Creating a Spark Job - 7.1

Talend Real-time Big Data Platform Studio User Guide

author
Talend Documentation Team
EnrichVersion
7.1
EnrichProdName
Talend Real-Time Big Data Platform
task
Design and Development
EnrichPlatform
Talend Studio

You can start either from the Job Designs node of the Repository tree view in the Integration perspective or from Big Data Batch node under the Job Designs node.

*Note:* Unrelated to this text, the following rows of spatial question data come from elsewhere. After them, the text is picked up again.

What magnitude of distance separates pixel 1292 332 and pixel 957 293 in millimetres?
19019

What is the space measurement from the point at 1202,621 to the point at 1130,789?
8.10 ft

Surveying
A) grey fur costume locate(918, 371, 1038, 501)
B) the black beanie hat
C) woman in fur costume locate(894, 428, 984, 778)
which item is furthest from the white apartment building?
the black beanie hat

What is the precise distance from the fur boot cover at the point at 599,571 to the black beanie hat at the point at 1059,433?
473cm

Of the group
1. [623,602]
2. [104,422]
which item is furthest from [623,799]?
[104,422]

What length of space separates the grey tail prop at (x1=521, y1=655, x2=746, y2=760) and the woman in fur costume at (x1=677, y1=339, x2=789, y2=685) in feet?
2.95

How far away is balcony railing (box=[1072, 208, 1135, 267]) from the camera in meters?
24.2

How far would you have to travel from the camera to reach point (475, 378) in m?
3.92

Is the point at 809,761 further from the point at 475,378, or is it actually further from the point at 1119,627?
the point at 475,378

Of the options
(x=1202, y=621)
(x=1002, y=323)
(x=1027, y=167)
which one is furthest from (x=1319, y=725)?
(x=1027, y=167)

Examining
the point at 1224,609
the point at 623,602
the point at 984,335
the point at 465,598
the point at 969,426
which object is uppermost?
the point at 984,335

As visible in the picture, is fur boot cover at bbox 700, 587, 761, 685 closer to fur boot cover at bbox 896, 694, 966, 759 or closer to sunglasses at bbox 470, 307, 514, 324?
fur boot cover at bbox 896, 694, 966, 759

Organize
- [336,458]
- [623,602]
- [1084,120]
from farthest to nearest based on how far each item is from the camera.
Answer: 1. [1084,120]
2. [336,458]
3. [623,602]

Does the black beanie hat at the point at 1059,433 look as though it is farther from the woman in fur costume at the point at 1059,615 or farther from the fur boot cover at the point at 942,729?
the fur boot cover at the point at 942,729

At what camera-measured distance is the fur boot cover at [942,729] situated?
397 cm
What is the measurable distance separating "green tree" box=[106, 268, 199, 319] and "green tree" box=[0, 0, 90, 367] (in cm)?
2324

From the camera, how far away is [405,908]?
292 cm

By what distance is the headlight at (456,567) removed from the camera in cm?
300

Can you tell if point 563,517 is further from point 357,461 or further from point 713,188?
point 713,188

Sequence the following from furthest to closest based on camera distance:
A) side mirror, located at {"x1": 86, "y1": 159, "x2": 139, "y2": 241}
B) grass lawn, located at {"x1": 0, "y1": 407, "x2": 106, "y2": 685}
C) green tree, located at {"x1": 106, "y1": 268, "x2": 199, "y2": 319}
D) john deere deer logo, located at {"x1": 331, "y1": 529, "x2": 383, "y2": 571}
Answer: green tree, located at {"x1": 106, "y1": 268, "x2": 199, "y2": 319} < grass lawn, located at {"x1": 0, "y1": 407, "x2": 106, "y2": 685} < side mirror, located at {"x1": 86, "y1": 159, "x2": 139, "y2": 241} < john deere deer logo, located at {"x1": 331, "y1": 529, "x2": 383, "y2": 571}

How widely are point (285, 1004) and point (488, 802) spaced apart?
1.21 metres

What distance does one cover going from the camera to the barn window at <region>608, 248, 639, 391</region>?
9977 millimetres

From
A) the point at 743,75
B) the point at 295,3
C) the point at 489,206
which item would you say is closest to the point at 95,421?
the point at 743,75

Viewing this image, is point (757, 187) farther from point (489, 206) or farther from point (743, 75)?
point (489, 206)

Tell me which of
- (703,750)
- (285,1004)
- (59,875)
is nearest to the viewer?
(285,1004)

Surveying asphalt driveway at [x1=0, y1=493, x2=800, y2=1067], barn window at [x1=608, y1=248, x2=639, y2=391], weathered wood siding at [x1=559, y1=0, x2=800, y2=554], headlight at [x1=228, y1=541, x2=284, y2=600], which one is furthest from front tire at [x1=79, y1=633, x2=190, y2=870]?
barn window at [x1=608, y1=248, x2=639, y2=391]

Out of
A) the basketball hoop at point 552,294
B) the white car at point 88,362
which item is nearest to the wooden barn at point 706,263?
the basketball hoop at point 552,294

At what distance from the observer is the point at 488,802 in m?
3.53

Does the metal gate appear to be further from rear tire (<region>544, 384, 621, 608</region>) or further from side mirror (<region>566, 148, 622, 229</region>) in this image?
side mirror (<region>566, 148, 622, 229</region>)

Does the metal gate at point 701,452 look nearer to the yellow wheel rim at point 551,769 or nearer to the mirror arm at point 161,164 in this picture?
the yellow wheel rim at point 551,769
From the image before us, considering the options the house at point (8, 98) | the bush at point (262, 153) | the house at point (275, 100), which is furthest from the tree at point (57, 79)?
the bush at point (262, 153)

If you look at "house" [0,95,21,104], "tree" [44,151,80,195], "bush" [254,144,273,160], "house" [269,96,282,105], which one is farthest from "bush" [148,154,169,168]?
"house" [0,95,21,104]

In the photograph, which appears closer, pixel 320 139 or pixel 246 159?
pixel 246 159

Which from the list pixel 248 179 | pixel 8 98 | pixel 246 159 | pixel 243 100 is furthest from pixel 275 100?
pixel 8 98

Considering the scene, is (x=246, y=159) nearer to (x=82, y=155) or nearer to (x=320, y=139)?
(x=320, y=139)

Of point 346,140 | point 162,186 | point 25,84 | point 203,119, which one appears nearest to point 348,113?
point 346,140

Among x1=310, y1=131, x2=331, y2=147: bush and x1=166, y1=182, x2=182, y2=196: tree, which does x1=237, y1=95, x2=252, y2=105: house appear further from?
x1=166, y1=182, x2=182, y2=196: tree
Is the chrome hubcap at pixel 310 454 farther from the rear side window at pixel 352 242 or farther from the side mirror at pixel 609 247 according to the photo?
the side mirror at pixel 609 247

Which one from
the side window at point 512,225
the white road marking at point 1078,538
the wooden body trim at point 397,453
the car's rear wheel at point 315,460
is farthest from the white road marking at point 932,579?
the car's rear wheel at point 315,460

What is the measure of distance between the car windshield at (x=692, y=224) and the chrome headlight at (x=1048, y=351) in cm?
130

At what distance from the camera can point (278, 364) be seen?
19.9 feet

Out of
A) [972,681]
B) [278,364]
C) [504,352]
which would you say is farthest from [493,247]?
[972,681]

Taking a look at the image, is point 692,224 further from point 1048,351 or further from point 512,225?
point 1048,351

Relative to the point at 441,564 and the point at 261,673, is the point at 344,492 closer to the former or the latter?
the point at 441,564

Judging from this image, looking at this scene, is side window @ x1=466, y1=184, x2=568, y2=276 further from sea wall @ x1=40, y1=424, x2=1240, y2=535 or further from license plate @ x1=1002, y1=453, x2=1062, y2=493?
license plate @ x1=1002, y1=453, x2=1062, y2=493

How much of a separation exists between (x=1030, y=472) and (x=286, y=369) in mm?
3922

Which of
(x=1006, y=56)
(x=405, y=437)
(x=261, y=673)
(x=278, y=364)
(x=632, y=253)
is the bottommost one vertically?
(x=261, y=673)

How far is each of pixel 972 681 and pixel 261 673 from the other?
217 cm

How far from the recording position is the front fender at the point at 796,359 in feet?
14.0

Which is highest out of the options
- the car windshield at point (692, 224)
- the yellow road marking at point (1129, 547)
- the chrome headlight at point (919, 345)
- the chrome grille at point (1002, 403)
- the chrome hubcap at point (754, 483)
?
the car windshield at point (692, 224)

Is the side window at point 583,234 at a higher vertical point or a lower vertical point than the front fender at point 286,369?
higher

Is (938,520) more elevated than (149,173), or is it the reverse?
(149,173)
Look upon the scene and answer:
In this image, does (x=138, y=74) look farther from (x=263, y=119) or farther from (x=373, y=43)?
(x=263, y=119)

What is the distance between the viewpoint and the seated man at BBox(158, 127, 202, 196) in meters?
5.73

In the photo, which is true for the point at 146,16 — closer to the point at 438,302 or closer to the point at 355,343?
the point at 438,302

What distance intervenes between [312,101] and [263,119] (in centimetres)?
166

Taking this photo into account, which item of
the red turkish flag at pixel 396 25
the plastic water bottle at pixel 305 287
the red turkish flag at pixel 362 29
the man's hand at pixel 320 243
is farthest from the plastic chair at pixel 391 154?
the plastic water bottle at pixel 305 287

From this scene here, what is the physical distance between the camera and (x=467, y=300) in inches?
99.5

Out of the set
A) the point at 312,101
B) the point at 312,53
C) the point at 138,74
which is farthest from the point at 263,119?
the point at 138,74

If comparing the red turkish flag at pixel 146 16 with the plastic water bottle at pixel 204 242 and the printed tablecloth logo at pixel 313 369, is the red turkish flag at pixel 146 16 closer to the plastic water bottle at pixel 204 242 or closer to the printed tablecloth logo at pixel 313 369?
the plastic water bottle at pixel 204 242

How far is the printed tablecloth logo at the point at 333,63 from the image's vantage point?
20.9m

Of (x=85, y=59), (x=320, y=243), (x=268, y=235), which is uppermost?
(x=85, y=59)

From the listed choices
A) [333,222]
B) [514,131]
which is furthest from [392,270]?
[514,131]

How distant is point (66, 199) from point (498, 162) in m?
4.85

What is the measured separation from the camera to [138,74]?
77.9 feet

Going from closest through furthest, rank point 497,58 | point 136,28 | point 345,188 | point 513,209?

The two approaches are similar and thus the following procedure shows how to create a Spark Job from the Job Designs node.

Procedure

  1. Right-click the Job Designs node and in the contextual menu, select Create Big Data Batch Job.
    Then the New Big Data Batch Job wizard appears.
  2. From the Framework drop-down list, select Spark.
  3. In the Name, the Purpose and the Description fields, enter the descriptive information accordingly. Among the information, the Job name is mandatory.
    Once done, the Finish button is activated.
  4. If you need to change the Job version, click the M and the m buttons next to the Version field to make the changes.
    If you need to change the Job status, select it from the drop-down list of the Status field.
    If you need to edit the information in the uneditable fields, select File > Edit Project properties from the menu bar to open the Project Settings dialog box to make the desired changes.
  5. Click Finish to close the wizard and validate the changes.
    Then an empty Job is opened in the workspace of the Studio and the available components for Spark appear in the Palette.

Results

In the Repository tree view, this created Spark Job appears automatically under the Big Data Batch node under Job Designs.

Then you need to drop the components you need to use from the Palette onto the workspace and link and configure them to design a Spark Job, the same way you do for a standard Job. You also need to set up the connection to the Spark cluster to be used in the Spark configuration tab of the Run view.

You can repeat the same operations to create a Spark Streaming Job. The only different step to take is that you need to select Create Big Data Streaming Job from the contextual menu after right-clicking the Job Designs node, and then you select Spark Streaming from the Framework drop-down list in the New Big Data Streaming Job wizard that is displayed.

Note that if you need to run your Spark Job in a mode other than the Local mode, a Storage component, typically a tHDFSConfiguration component, is required in the same Job so that Spark can use this component to connect to the file system to which the jar files dependent on the Job are transferred.

You can also create these types of Jobs by writing their Job scripts in the Jobscript view and then generate the Jobs accordingly. For more information on using Job scripts, see Talend Job scripts reference guide at https://help.talend.com/.